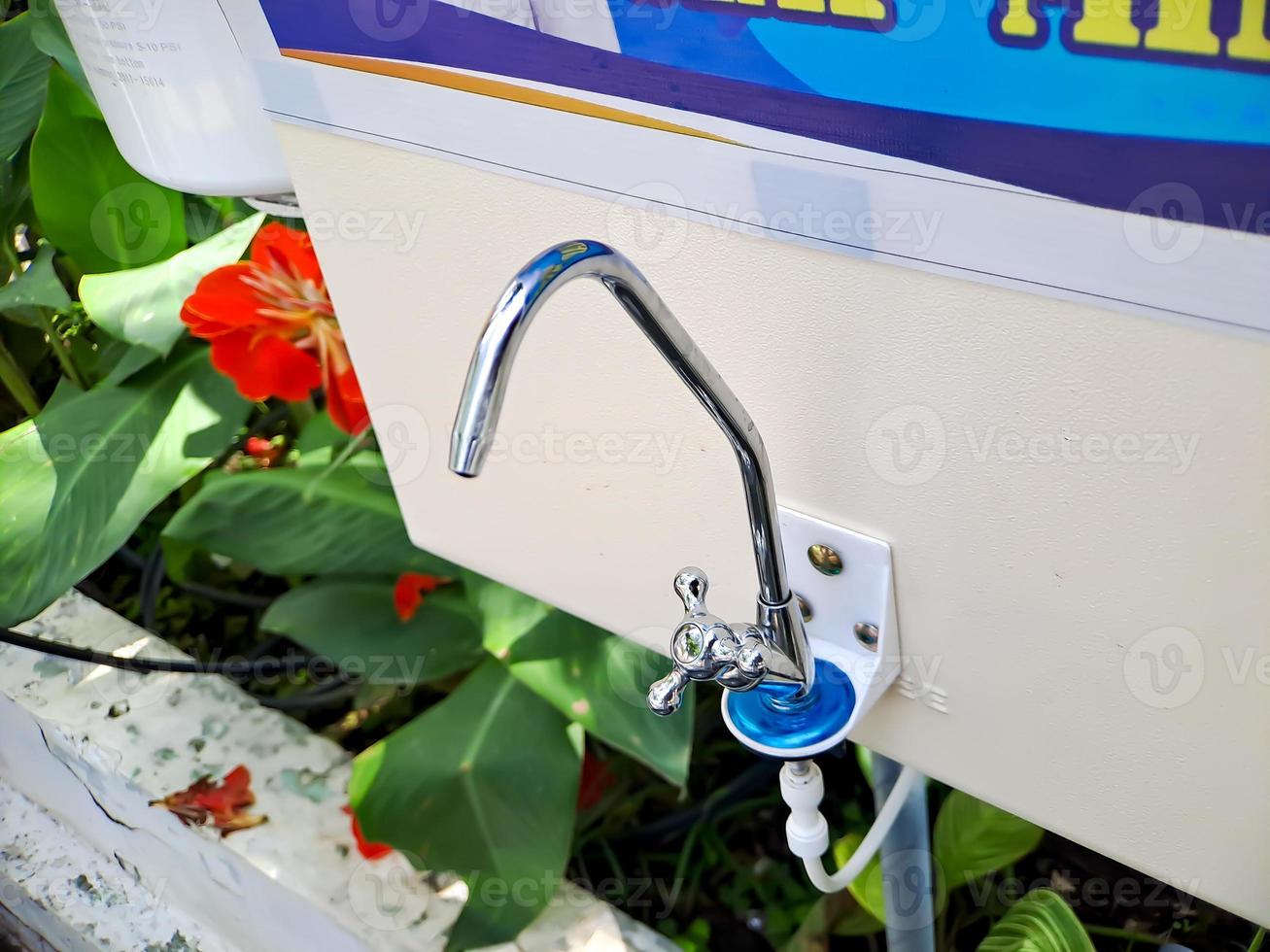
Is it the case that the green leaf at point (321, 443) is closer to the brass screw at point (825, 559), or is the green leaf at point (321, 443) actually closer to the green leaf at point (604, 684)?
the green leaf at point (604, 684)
* * *
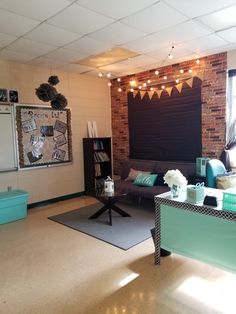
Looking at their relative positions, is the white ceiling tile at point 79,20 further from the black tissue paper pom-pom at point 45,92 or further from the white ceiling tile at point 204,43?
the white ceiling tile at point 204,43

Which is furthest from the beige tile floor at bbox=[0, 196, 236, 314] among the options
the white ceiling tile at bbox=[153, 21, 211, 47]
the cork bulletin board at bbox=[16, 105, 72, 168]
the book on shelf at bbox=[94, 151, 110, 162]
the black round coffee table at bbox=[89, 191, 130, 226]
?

Exercise aim:
Please pull out every line of the records that contains the word "white".

Expected output:
Looking at their relative positions, is the white ceiling tile at point 79,20 further from the black tissue paper pom-pom at point 45,92 or further from the white ceiling tile at point 204,43?
the white ceiling tile at point 204,43
the white ceiling tile at bbox=[153, 21, 211, 47]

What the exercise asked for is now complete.